**Extract provided**.
-- -- --

I had been using some of my 10% time to work on a set of ideas about accessibility tools we can build directly into Webflow. After this set of docs and prototypes had been collecting digital dust for a while, I used our annual hack week to sync up with an awesome engineer and we built the whole thing in less than a week.

Webflow

Webflow is an all-in-one design platform that is pretty special. If we could visualize a scale where 0 is Paint and 10 is Photoshop, Webflow is quite up there in relation to other web design tools. Unlike Squarespace, Wix, etc., Webflow let’s designers create from a blank canvas using HTML-ish primitives and native CSS styling that follows the logic behind actual CSS, to the point where inspector labels always use their names from real CSS.

Text accessibility: a good starting point

Illegible text caused by poor contrast between the foreground and background colors is an interesting pattern around the web and UI in general. Theoretically, it’s extremely easy to avoid since it all boils down to a formula that could be downgraded to even a binary “Passes/Doesn’t pass” statement. So why is it still so prevalent?

It’s interesting to observe that authoring/design environments don’t have strong ways of ensuring color contrast is sufficient if you don’t install a separate plugin. So if a well sighted designer is picking foreground and background colors they can easily see, they don’t get any notice about this not being the case for everyone else.

What if we could solve this simple yet massive accessibility problem directly in Webflow? Given how many sites are designed on Webflow’s canvas every day, the effect multiplier of such improvement would be growing every day. I knew I wanted to find a way to improve this.

How do we inform designers their color choices could be better?

-- -- --

**Do this**.
Pick up the piece on color contrast in Webflow right after its last line and keep writing it.

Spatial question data
-- -- --

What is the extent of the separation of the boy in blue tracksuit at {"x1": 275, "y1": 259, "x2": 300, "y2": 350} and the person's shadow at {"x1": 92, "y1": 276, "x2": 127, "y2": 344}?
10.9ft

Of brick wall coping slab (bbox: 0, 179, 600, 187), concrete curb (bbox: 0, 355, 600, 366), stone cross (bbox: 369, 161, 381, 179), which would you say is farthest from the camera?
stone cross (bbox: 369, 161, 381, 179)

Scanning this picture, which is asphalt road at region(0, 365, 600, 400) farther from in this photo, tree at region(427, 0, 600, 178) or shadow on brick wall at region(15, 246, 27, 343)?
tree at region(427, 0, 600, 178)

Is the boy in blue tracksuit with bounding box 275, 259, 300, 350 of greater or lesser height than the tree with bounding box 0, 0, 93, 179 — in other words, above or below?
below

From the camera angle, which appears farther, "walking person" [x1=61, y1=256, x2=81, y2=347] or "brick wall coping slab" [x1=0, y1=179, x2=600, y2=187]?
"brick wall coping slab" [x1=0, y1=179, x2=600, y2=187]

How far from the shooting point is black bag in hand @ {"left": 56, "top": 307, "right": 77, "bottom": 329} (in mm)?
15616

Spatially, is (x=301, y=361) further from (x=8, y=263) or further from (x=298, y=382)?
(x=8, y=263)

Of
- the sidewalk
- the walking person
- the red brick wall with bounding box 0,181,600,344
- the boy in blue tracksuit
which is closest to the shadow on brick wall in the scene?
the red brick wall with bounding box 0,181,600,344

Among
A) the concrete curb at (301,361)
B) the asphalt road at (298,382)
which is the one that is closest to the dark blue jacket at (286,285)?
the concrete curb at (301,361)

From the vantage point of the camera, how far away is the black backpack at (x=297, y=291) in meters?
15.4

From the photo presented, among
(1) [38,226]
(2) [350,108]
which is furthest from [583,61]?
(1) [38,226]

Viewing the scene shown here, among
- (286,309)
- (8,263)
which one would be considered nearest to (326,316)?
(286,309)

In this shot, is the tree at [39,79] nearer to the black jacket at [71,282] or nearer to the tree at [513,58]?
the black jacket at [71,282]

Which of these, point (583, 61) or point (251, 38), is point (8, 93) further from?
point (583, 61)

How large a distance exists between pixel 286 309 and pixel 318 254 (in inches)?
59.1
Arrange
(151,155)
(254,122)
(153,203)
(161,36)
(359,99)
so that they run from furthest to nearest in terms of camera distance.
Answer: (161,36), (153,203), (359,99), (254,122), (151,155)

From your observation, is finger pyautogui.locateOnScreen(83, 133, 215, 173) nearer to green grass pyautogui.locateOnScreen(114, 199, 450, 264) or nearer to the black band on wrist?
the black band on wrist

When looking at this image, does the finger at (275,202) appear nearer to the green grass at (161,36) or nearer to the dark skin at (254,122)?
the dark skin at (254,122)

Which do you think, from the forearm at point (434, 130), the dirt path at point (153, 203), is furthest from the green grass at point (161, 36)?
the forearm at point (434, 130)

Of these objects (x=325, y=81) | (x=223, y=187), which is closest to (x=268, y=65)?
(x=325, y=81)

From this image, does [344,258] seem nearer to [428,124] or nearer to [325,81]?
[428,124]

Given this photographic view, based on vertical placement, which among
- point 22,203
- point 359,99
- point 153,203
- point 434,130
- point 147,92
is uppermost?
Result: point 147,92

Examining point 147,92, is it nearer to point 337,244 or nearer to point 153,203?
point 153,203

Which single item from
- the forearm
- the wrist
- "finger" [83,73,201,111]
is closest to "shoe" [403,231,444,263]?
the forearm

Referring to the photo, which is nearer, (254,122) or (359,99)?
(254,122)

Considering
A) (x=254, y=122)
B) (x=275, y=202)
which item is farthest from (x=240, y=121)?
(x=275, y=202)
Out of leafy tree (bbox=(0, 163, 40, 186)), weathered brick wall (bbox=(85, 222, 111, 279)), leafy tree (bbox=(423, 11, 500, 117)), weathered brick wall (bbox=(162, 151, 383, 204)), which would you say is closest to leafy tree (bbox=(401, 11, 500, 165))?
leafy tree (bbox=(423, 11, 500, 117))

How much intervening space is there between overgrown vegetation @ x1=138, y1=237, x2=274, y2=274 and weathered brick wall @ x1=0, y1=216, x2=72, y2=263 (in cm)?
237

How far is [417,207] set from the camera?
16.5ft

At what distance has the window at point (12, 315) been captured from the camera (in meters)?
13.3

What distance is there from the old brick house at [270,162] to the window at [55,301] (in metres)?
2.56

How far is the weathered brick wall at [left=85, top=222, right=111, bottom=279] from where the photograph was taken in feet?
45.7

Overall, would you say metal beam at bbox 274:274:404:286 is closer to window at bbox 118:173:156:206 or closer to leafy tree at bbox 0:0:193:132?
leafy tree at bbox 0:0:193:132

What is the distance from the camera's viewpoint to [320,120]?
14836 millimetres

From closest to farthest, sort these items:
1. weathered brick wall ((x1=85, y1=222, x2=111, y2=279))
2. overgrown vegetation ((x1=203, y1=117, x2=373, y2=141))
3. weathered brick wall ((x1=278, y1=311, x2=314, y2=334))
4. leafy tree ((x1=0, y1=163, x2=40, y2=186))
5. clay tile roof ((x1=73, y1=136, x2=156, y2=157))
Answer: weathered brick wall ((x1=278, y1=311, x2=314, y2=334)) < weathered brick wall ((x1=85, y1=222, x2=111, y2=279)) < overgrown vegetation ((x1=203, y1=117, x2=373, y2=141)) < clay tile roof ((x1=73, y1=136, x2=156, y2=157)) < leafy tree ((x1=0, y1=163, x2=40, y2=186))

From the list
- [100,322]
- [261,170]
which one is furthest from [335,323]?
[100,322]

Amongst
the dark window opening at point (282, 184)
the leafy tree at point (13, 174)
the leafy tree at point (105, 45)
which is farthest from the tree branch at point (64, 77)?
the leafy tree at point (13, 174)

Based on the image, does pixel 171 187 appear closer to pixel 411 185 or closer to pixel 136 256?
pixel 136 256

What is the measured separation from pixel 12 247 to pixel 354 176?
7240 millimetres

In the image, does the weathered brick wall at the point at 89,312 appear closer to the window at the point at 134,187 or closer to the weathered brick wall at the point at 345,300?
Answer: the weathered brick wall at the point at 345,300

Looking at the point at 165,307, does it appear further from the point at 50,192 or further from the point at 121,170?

-- -- --

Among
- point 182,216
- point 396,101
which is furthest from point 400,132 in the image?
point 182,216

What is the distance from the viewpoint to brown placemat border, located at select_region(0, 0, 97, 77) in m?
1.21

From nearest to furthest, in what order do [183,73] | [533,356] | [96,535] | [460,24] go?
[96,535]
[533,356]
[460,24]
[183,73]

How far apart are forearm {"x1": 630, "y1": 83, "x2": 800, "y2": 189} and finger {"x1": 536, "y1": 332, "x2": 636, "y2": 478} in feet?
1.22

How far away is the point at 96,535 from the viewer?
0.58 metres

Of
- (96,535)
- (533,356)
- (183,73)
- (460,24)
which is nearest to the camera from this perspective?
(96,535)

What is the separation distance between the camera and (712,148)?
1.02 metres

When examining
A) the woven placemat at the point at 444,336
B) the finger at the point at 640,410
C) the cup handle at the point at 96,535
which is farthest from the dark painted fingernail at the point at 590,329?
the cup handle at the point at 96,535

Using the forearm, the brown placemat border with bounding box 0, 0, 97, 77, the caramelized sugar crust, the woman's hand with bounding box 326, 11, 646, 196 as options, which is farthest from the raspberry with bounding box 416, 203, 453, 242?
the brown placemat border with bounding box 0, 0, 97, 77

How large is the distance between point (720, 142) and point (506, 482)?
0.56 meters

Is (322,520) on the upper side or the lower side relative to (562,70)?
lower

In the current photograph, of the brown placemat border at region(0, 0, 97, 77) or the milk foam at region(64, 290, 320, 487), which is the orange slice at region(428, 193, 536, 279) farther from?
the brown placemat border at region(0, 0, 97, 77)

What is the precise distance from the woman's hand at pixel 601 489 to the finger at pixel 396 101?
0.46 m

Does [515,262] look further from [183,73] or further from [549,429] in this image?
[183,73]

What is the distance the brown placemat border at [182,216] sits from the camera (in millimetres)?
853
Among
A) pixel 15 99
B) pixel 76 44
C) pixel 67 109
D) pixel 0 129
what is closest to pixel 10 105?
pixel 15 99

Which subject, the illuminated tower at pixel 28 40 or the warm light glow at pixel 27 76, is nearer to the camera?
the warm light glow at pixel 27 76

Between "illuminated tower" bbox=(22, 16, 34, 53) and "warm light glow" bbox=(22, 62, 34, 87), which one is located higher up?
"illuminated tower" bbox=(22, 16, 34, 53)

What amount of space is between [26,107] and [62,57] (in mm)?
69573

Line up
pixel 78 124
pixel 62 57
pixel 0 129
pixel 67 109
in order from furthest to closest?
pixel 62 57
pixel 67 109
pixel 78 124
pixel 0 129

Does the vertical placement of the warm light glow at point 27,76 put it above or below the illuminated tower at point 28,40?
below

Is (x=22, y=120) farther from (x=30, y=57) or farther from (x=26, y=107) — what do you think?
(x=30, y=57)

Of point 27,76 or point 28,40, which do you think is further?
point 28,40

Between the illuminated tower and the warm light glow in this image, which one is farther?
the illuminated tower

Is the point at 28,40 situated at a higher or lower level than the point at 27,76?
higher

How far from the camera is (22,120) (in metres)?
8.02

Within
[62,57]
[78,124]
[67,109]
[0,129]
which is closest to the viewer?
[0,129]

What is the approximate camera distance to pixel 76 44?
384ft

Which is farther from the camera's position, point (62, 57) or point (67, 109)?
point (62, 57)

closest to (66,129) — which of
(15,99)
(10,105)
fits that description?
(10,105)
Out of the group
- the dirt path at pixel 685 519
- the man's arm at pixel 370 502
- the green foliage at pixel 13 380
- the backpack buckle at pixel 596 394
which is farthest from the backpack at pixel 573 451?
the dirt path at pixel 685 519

-- -- --

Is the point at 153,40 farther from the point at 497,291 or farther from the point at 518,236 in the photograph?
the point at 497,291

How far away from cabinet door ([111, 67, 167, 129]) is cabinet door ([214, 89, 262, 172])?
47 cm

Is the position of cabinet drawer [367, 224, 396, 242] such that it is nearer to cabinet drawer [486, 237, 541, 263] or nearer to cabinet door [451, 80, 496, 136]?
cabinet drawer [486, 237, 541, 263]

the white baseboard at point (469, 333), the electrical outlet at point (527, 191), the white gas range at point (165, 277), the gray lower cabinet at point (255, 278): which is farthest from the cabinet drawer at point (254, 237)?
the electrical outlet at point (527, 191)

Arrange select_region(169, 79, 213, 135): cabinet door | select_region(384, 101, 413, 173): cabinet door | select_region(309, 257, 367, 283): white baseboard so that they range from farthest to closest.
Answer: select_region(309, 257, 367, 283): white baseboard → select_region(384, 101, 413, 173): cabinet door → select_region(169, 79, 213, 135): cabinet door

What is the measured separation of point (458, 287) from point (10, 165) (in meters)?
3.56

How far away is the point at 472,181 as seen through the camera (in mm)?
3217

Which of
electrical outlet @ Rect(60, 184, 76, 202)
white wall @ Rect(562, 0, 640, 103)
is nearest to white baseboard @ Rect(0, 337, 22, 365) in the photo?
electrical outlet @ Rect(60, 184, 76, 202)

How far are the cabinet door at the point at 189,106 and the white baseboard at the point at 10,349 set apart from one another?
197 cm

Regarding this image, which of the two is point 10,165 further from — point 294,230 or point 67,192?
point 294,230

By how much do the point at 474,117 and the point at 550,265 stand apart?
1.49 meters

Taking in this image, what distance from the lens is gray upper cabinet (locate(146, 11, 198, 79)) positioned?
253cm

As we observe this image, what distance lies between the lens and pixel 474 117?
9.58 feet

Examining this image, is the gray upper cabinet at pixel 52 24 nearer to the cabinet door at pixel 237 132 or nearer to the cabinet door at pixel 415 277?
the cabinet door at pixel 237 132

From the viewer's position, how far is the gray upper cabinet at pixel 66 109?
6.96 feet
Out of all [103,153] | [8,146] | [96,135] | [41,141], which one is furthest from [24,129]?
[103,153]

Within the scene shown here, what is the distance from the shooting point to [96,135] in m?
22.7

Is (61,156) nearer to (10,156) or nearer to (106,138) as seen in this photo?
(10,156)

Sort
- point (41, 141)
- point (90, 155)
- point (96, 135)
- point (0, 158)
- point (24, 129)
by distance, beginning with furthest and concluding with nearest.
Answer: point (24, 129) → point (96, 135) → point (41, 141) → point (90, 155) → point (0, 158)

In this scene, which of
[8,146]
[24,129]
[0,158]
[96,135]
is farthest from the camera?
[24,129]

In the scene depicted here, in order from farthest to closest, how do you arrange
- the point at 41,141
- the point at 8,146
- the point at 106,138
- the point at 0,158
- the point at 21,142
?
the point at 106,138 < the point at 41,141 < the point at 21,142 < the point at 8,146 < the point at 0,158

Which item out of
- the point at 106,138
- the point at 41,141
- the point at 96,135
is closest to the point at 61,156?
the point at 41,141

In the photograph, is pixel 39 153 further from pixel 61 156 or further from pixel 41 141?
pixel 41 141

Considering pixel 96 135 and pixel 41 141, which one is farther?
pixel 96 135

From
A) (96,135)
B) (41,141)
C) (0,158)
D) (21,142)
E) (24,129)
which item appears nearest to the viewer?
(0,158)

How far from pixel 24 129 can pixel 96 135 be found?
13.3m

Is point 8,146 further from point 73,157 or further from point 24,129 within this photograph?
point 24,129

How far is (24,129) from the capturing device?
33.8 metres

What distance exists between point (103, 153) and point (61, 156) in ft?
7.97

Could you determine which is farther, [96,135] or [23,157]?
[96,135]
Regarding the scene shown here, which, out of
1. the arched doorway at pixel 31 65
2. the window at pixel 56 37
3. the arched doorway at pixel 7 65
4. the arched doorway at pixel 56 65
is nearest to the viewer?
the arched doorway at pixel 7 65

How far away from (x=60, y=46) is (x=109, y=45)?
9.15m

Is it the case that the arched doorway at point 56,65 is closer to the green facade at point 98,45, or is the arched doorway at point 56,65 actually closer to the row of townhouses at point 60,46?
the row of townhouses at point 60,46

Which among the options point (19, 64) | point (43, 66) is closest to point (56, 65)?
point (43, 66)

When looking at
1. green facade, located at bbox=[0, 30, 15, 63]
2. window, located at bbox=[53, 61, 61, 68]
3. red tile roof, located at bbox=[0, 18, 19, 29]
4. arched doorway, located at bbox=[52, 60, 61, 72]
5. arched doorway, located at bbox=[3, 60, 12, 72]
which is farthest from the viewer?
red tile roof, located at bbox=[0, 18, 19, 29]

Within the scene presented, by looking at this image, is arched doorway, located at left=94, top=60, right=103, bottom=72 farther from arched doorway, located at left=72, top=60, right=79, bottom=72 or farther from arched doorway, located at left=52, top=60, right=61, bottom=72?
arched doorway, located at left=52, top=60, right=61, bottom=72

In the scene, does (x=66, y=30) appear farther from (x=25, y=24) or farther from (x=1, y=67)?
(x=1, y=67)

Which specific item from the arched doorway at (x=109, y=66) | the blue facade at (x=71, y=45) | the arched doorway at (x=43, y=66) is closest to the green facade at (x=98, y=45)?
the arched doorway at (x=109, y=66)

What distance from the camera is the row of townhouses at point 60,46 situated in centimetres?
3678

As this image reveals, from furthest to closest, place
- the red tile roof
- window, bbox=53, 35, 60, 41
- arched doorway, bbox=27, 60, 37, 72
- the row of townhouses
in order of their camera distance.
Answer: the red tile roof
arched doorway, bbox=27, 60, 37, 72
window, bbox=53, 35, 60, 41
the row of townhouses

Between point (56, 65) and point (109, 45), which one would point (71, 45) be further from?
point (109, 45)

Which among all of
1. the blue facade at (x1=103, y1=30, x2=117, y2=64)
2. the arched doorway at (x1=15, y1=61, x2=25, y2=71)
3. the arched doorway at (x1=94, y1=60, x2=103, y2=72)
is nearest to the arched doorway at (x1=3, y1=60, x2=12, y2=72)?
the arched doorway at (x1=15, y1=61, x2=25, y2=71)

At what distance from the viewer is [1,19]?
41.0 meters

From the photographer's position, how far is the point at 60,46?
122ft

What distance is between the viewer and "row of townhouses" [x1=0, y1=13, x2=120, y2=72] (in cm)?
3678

-- -- --

**Answer to the task**.
Showing the concept in a GUI

From the start, I was certain I wanted to have a simple color distinction between “what works” and “what doesn’t”. Green if it works, red if it doesn’t. This was one of those things you’re just sure about from the start. But that wasn’t enough.

Progressively on top of that, we showed the distinction between AAA and AA, minding everything inside the formula: font-size, font-weight, computed color values for each element.

The last layer of fidelity I came up with (aka saw in Google Chrome’s inspector) is the visual curve. A duo of separating lines that splits the color picker into AAA, AA and Fail "areas" that smoothly animate between their states as the hue is changed.

Determining the right levels of the cascade

Given how Webflow (and the web overall) works, determining the correct color combination on the node itself isn't always good enough. In cases when users are doing absolute positioning or some other more elaborate layout, a text element might render on top of something else, especially when it has a transparent background. To ensure everything works correctly, we established a pattern of traversing the DOM and cascade to figure out how things render more closely to reality.

Signalling problematic states without “yelling”

One of my constant fears was that this feature might be too loud, signalling a good message in the wrong way. We wanted it to be educational and signal the best positive intentions, like something that is useful first, even without explaining itself. This modest approach guarantees proper usage in my mind, because making it even a bit louder might result in designers ignoring it altogether after finding it annoying.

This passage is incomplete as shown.